Long a Mexican tradition, Christmas tamales have bridged all kinds of cultural lines. With variations in filling, wrappers, and shapes, tamales are an important part of the food culture in places such as Venezuela, Nicaragua, Puerto Rico, and even the Philippines. Nor are they confined to a specific meal. They can be eaten at breakfast, for snacks, or as part of a bigger meal.
"The basic idea of a tamale is it's a food you eat out of hand, and the Christmas ones are for celebrations," says Linda Eckhardt, author of "The Only Texas Cookbook." "The key is, you have to make the filling the day before and let it cure overnight in the refrigerator, and you need fresh lard to make it really good. Making a tamale is an art form. It cannot be sloppy looking or lumpy."
But just as important as the tamale is to the Christmas celebration, the tamalada is also about the chisme – friendly gossip about family members and friends – which is an important part of a day spent around the kitchen table elbow-deep in masa.
"I'd be around all my aunts, and they'd tell all the embarrassing stories about what we did when we were younger," says Flores. "And my cousins and I? We'd all be turning pretty red around that table."

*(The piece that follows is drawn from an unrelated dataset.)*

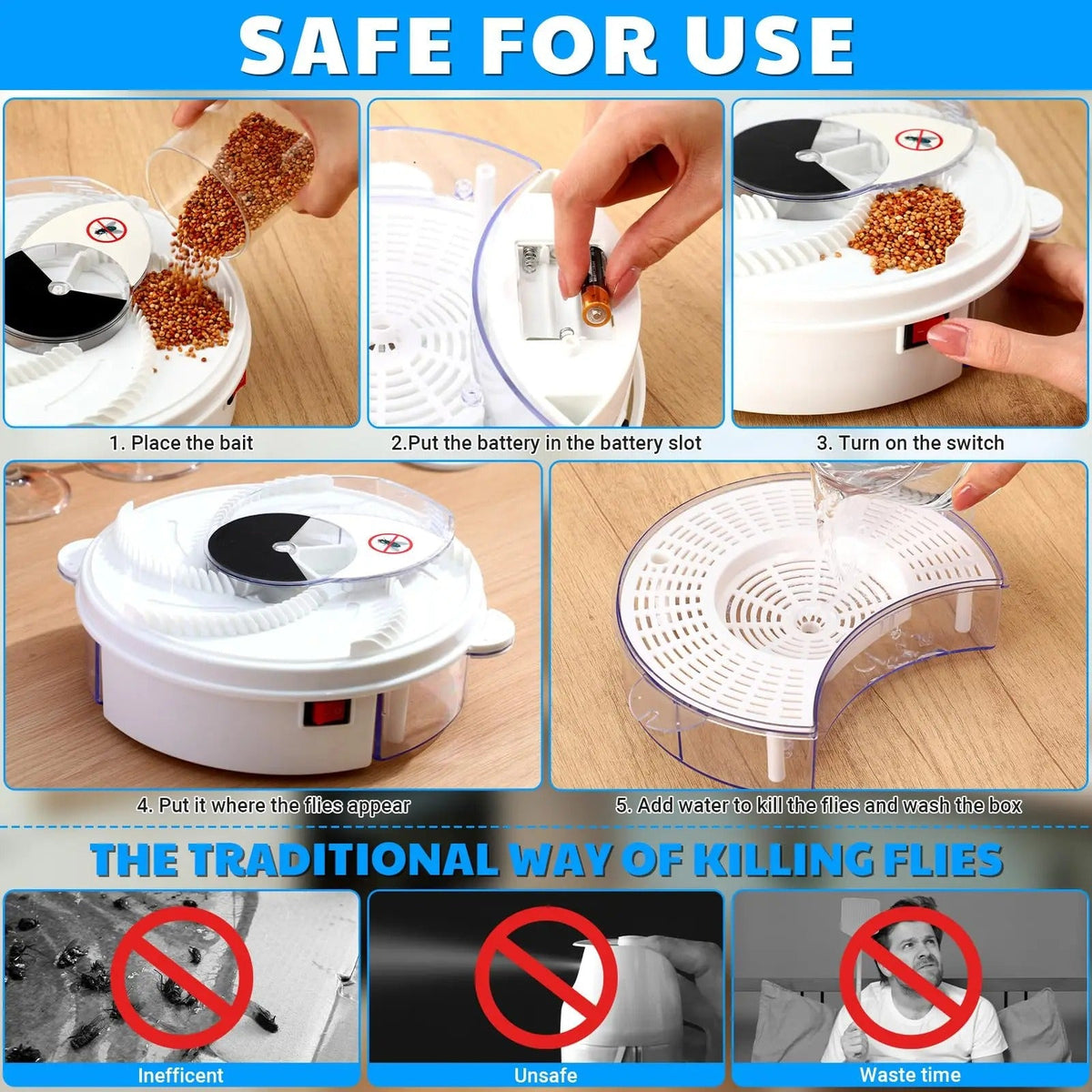 USB Electric Fly Trap - Quiet, Effective & Eco-Friendly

San Antonio Christmas Tamales
This slightly sweet, delicate version of the traditional tamale should be long and thin with a small layer of masa around the filling. This recipe is originally from San Antonio native Mary Alice Cisneros.
2 pounds lean, boneless pork loin cut into 2-inch chunks
Salt and pepper, to taste
1/2 cup raisins
2/3 cup finely chopped onion
2 large cloves garlic, finely chopped
1 pound tomatoes (2 cups), finely chopped
1 (8-ounce) can tomato sauce
1 teaspoon oregano
1 (4-ounce) can green chiles, drained
Jalapeños, roasted, skinned, and seeded (to taste)
2 tablespoons lard
1 large bay leaf
Place pork in a large Dutch oven and cover with water. Add salt, pepper, and raisins. Bring to a boil, then reduce heat and cook until tender, about 1 hour. Strain and save the pork stock. Shred the meat between two forks.

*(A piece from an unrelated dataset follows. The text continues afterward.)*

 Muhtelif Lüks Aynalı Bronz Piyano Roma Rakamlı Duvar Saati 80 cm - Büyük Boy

Purée remaining ingredients – except lard and bay leaf – in a food processor. Heat lard in a skillet, add the purée and bay leaf, and cook about 10 minutes, stirring. Remove bay leaf. Mix with shredded meat mixture. Taste and adjust seasonings. Makes about 5 cups.
Dough for the tamales
2/3 cup fresh lard
4 cups masa harina
1 tablespoon salt
1 tablespoon baking powder
3 cups warm pork stock (add chicken broth if you don't have enough)
In a large bowl with an electric mixer, beat lard until light and fluffy. In another bowl, combine masa with salt and baking powder. Then add to the lard, about 1/4 cup at a time. Mix in 1/4 cup stock at a time.

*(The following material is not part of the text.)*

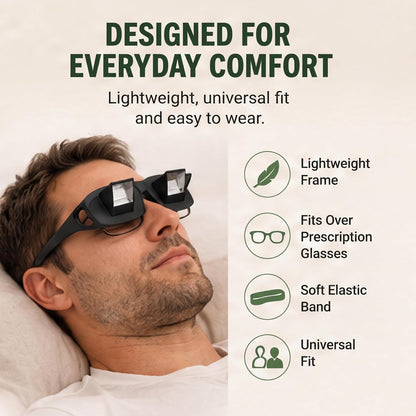 Evelots Lazy Glasses, Prism Glasses for Reading in Bed, TV & Books, Unisex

To make the tamales: Soak 48 corn shucks in warm water until pliable. Then wet your hands and spread about 2 tablespoons masa on a corn shuck to make a large rectangle that comes to 3/4-inch from the sides of the shuck. Add about 2 tablespoons meat filling. Fold over the ends of the shucks so that the dough completely covers the filling. The finished tamale should look like a long, thin cigar.
Arrange tamales upright in a steamer with the folded ends down. When the steamer is full, add a layer of shucks on top. Fill the steamer with water, then cook for about 1-1/2 hours. To test for doneness, remove a tamale and unwrap. The masa should be thoroughly cooked and set. If it's still doughlike, put it back. Store cooked tamales in the refrigerator or freezer. Reheat them one at a time or by the batch in a steamer or microwave. Makes 48 tamales.
Variations: Mix a chicken breast with the pork or substitute dried cranberries for the raisins. You can also add chopped almonds.
– Adapted from 'The Only Texas Cookbook,' by Linda West Eckhardt.